You are viewing a plain text version of this content. The canonical link for it is here.
Posted to users@pdfbox.apache.org by "Hamann, Daniel" <D....@aurenz.de> on 2016/09/19 15:11:23 UTC

PDFMergerUtility causes an OutOfMemory exception when merging a large number of single page PDF documents

Hi,

 

Apache PDFBox 1.8.1 PDFMergerUtility causes an OutOfMemory exception
when merging a large number of single page PDF documents:

 

Here is the stacktrace:

 

Caused by: java.lang.OutOfMemoryError: Java heap space

       at java.util.Arrays.copyOf(Arrays.java:3210)

       at java.util.Arrays.copyOf(Arrays.java:3181)

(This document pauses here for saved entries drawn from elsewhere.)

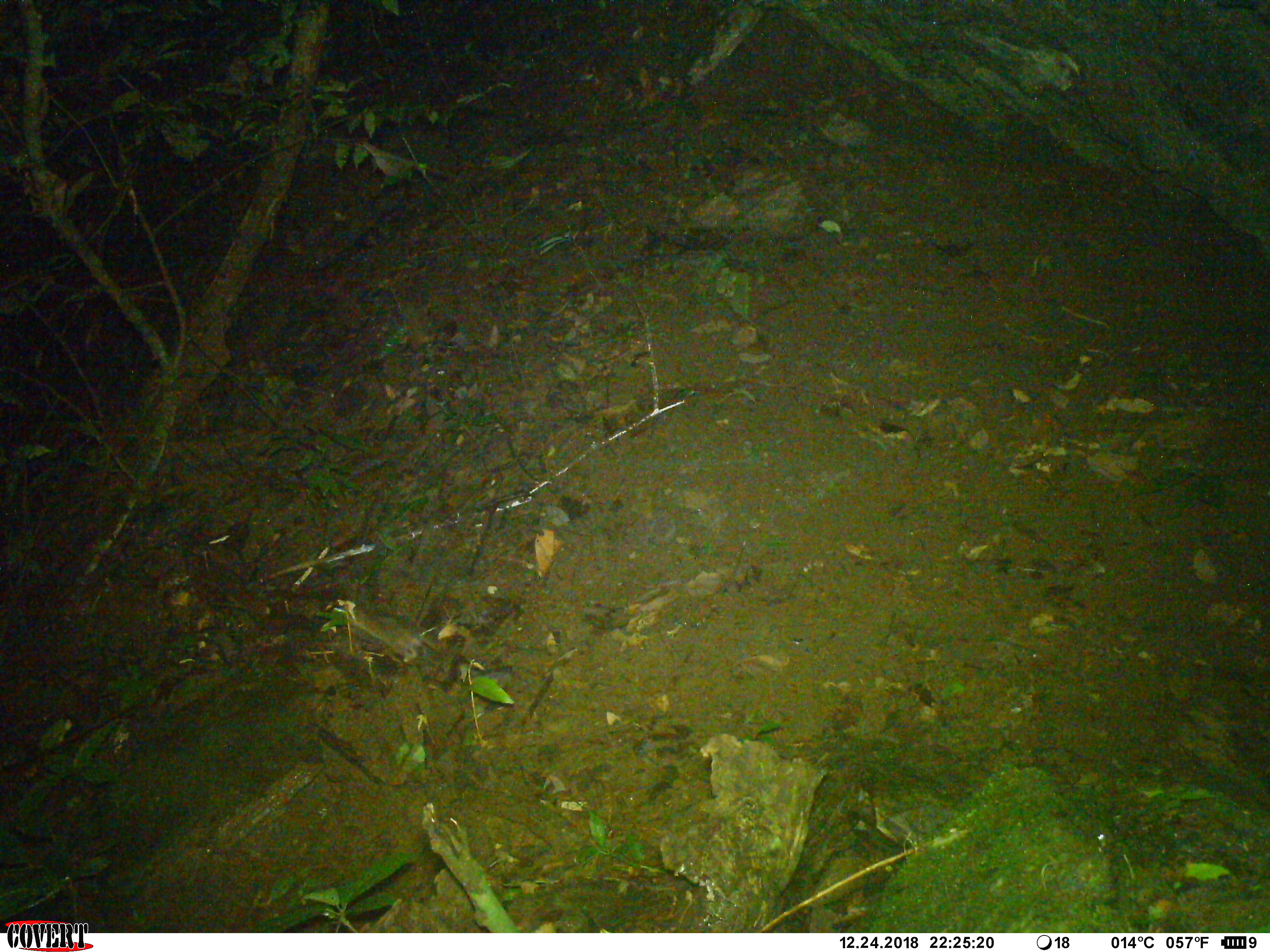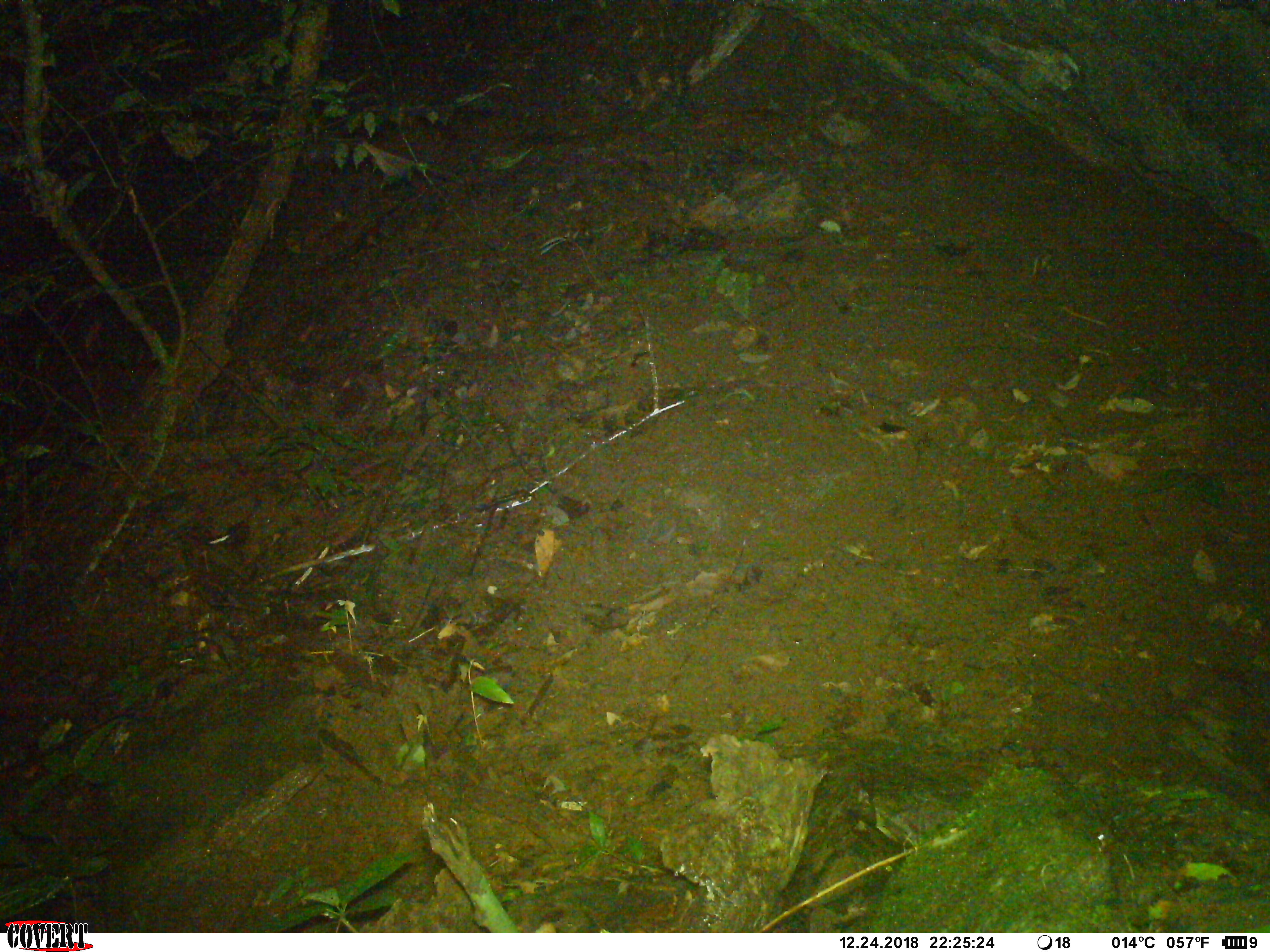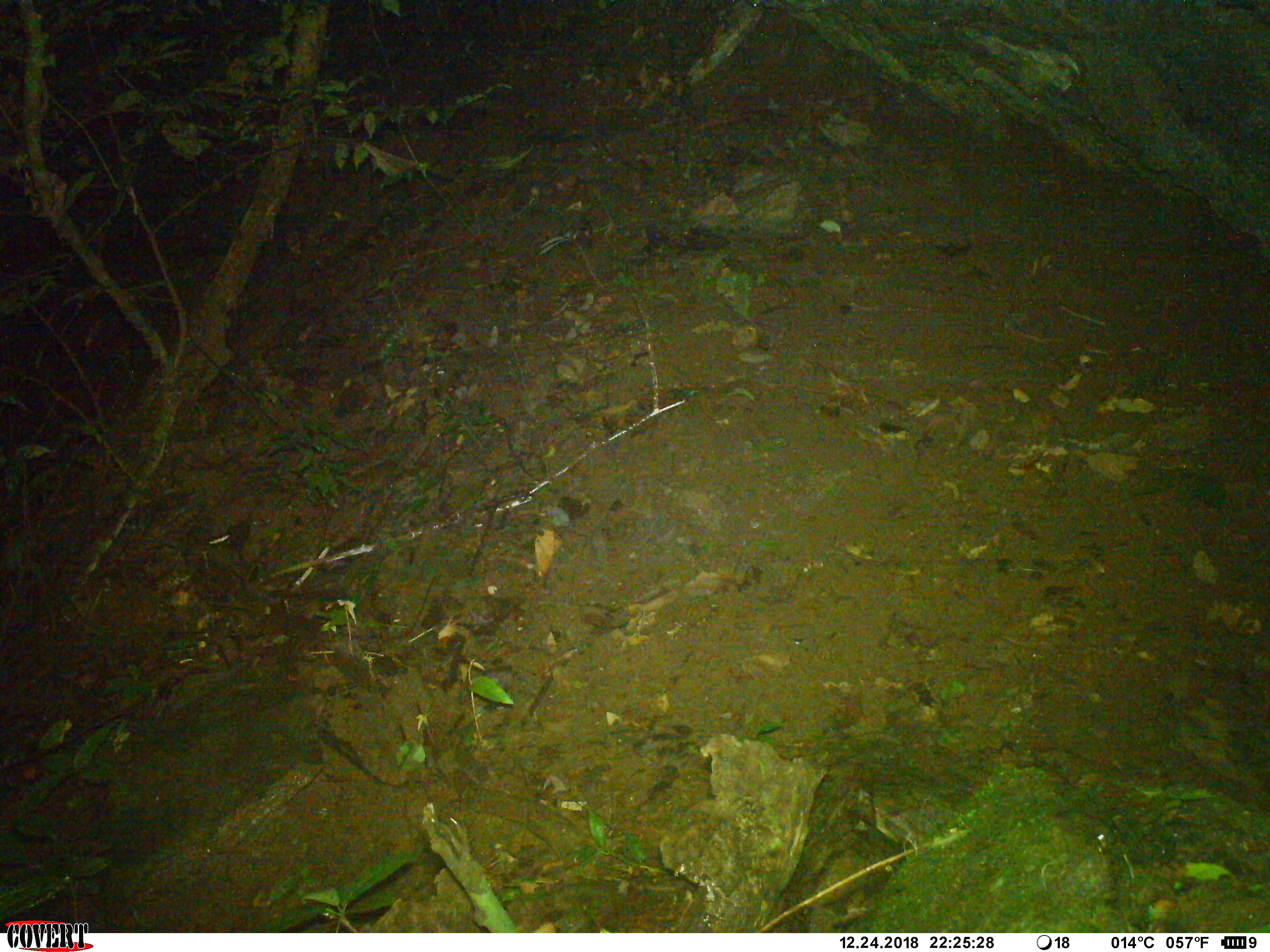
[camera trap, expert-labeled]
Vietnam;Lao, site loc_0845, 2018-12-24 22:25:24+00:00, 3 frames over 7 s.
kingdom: Animalia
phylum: Chordata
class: Mammalia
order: Rodentia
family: Muridae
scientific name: Muridae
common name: old-world mice and rats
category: unidentified murid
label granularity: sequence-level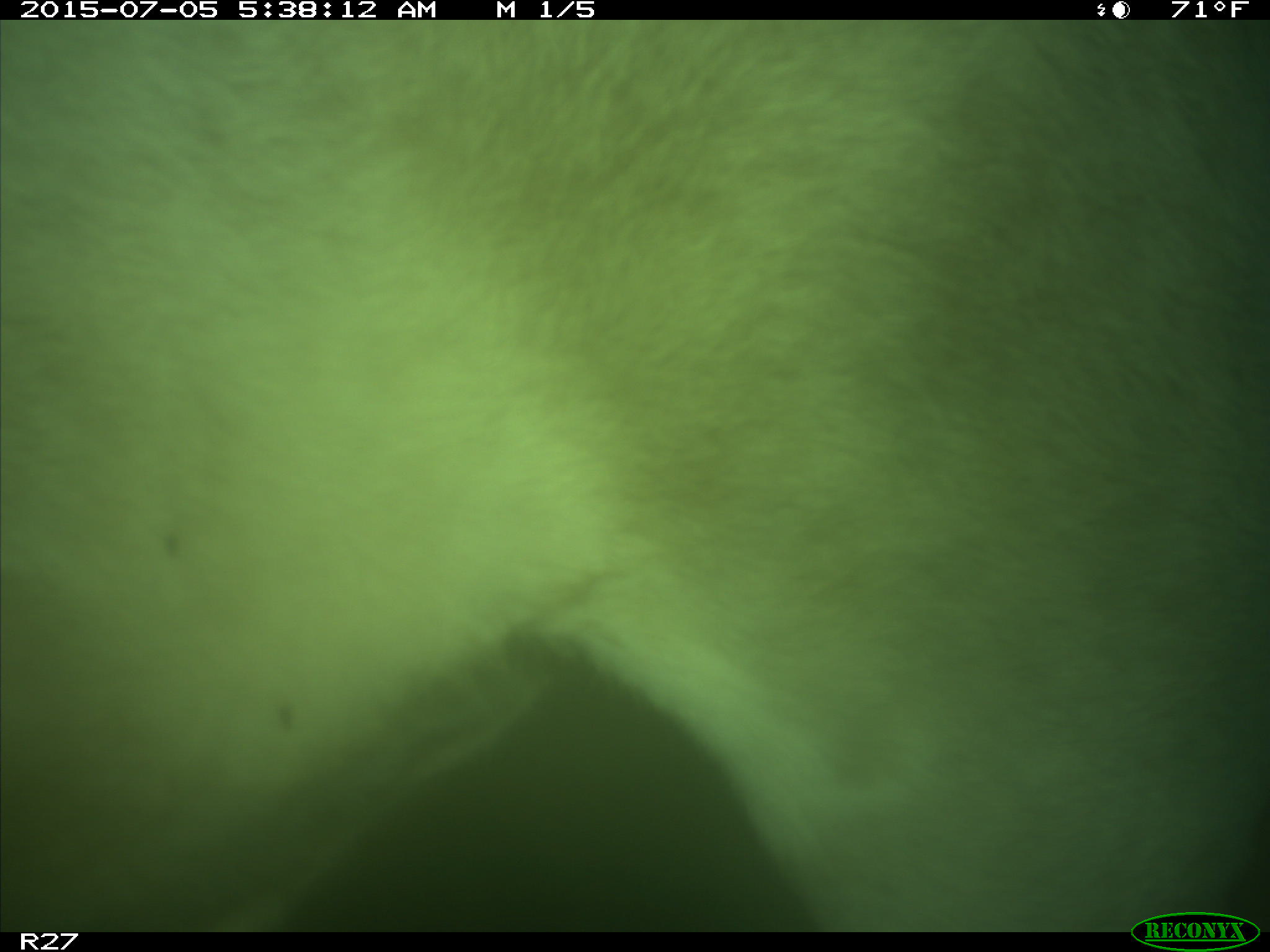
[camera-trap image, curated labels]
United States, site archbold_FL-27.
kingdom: Animalia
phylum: Chordata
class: Mammalia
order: Artiodactyla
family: Bovidae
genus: Bos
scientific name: Bos taurus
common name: domestic cow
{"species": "Bos taurus (domestic cow)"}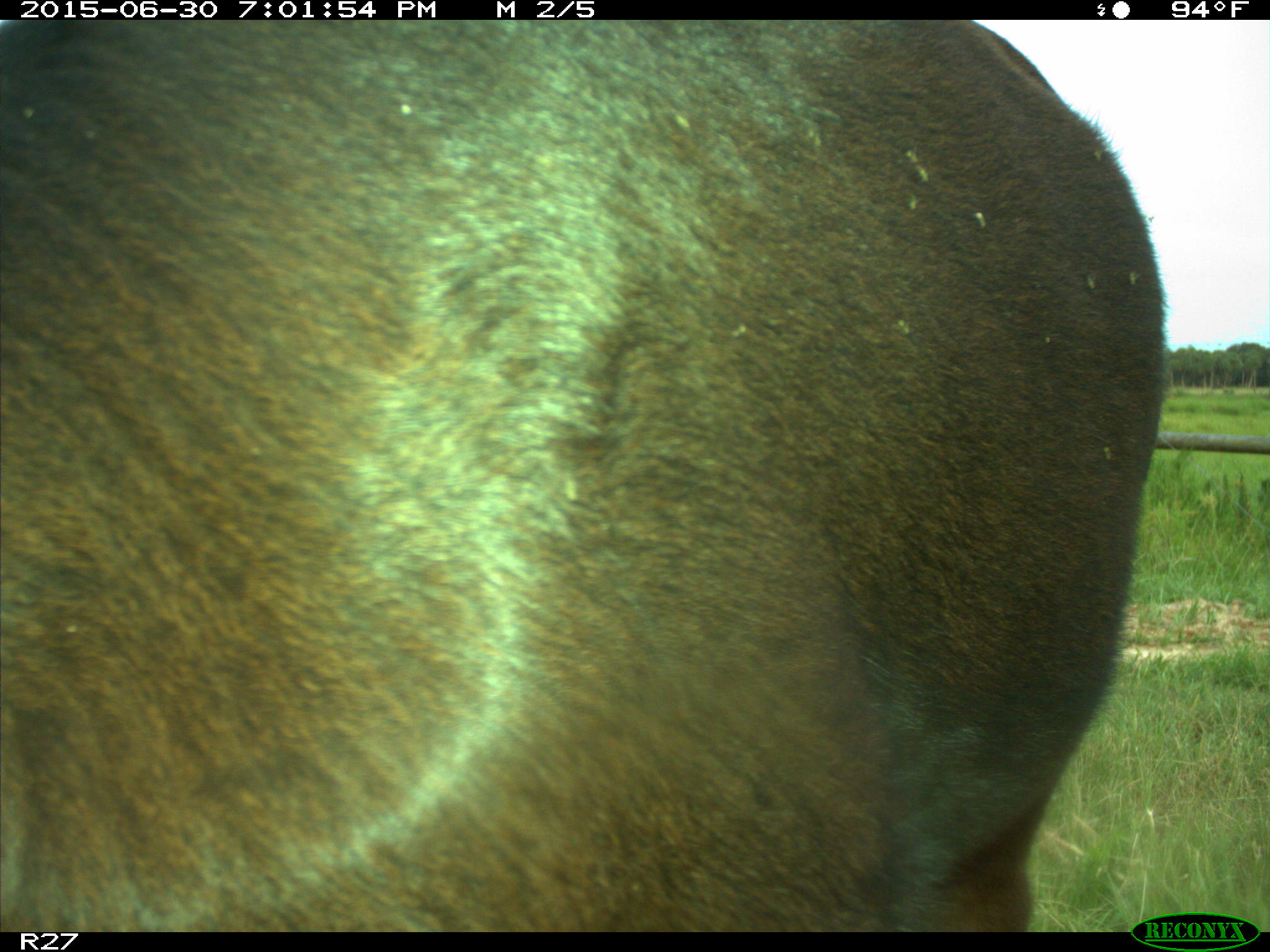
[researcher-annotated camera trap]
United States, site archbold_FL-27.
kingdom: Animalia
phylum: Chordata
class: Mammalia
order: Artiodactyla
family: Bovidae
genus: Bos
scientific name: Bos taurus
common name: domestic cow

       at java.util.ArrayList.grow(ArrayList.java:261)

       at java.util.ArrayList.ensureExplicitCapacity(ArrayList.java:235)

       at java.util.ArrayList.ensureCapacityInternal(ArrayList.java:227)

       at java.util.ArrayList.add(ArrayList.java:458)

       at
org.apache.pdfbox.pdmodel.PDPageNode.getAllKids(PDPageNode.java:217)

       at
org.apache.pdfbox.pdmodel.PDPageNode.getKids(PDPageNode.java:174)

       at
org.apache.pdfbox.pdmodel.PDDocument.addPage(PDDocument.java:278)

       at
org.apache.pdfbox.util.PDFMergerUtility.appendDocument(PDFMergerUtility.
java:528)

       at
org.apache.pdfbox.util.PDFMergerUtility.mergeDocuments(PDFMergerUtility.
java:242)

       at
org.apache.pdfbox.util.PDFMergerUtility.mergeDocumentsNonSeq(PDFMergerUt
ility.java:211)

 

 

Even when using mergeDocumentsNonSeq() - which means an external file is
used to store data that is read from source PDF documents temporarily -
memory is consumed during appending source documents to resulting merged
PDF.

 

My questions are:

 

1.            Is memory consumed because appendDocument() reads PDF
document information from temporary file back to memory...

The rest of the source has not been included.